The answer must consist only of the lines in the records below from the line with "Product Parts Installation Instructions" to the line with "See here for", both included, copied word for word with every picture left out.
The data below:
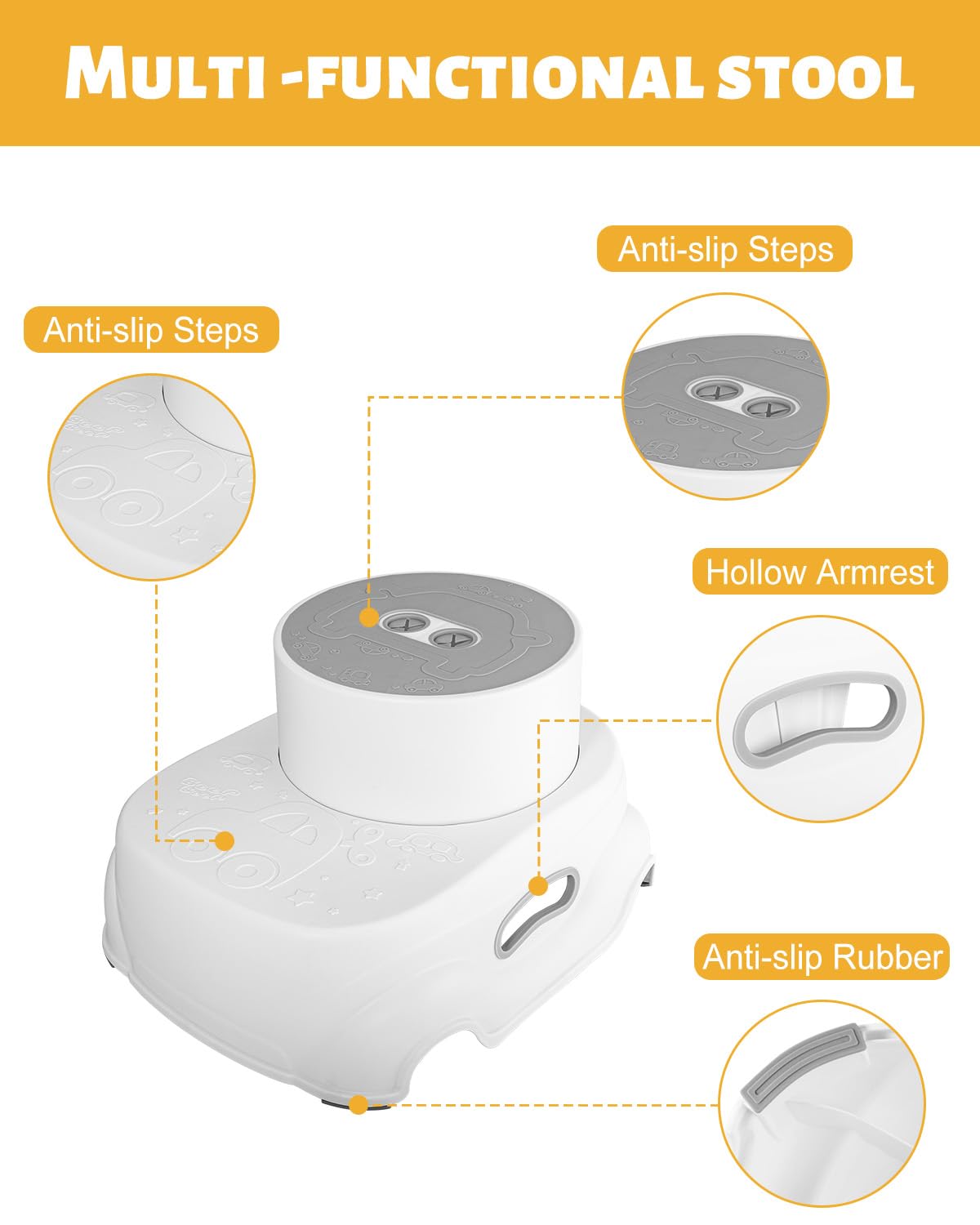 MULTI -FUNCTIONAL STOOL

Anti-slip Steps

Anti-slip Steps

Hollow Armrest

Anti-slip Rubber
End of The data.
The data below:
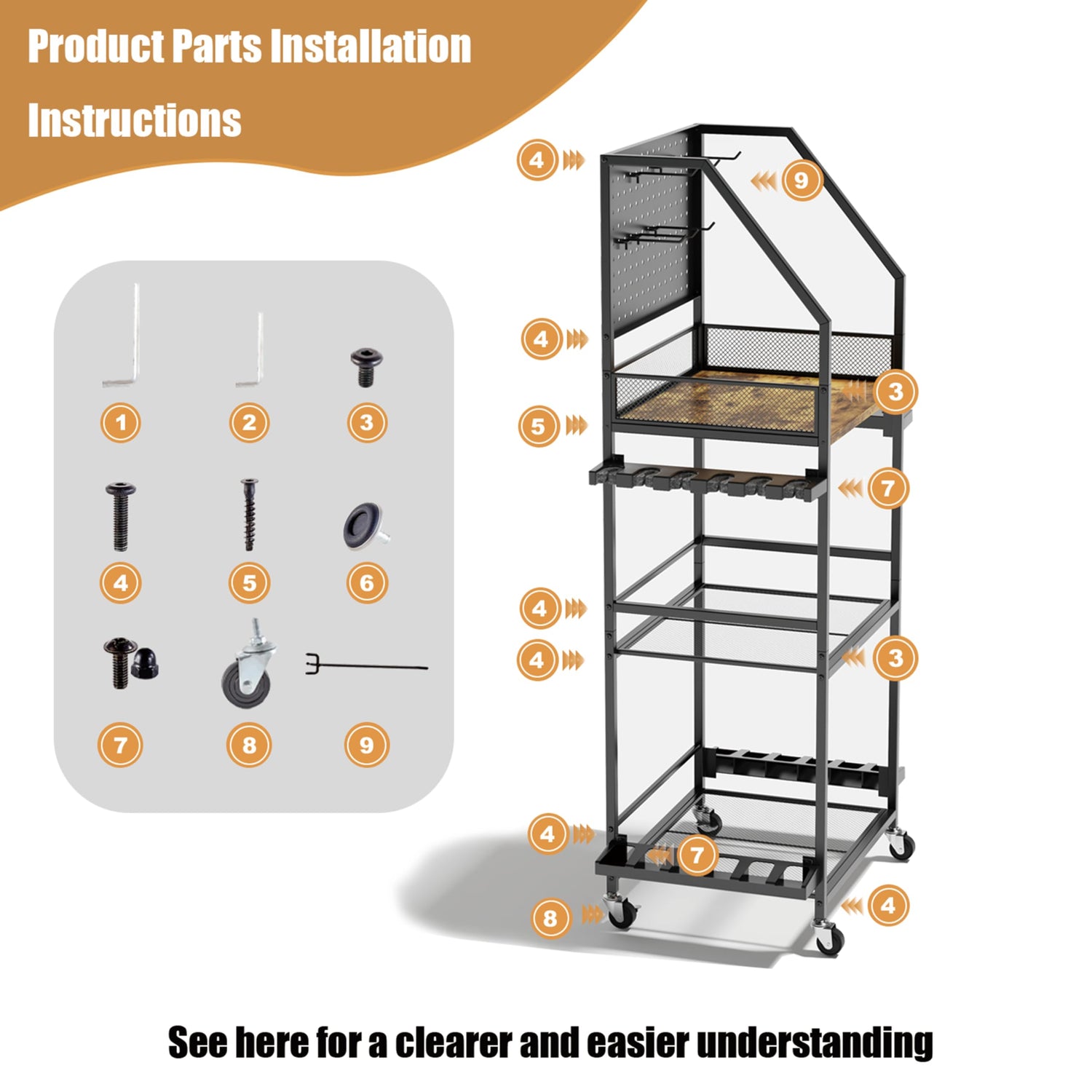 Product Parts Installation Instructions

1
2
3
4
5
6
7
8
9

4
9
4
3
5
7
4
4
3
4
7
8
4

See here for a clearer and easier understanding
End of The data.
The data below:
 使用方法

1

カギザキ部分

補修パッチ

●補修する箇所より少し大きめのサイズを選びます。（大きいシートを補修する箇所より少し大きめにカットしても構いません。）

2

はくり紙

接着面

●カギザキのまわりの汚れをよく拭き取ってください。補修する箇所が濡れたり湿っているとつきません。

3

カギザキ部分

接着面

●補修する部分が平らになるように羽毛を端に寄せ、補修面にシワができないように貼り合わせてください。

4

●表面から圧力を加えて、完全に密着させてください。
End of The data.
→ **Answer**
 Product Parts Installation Instructions

1
2
3
4
5
6
7
8
9

4
9
4
3
5
7
4
4
3
4
7
8
4

See here for a clearer and easier understanding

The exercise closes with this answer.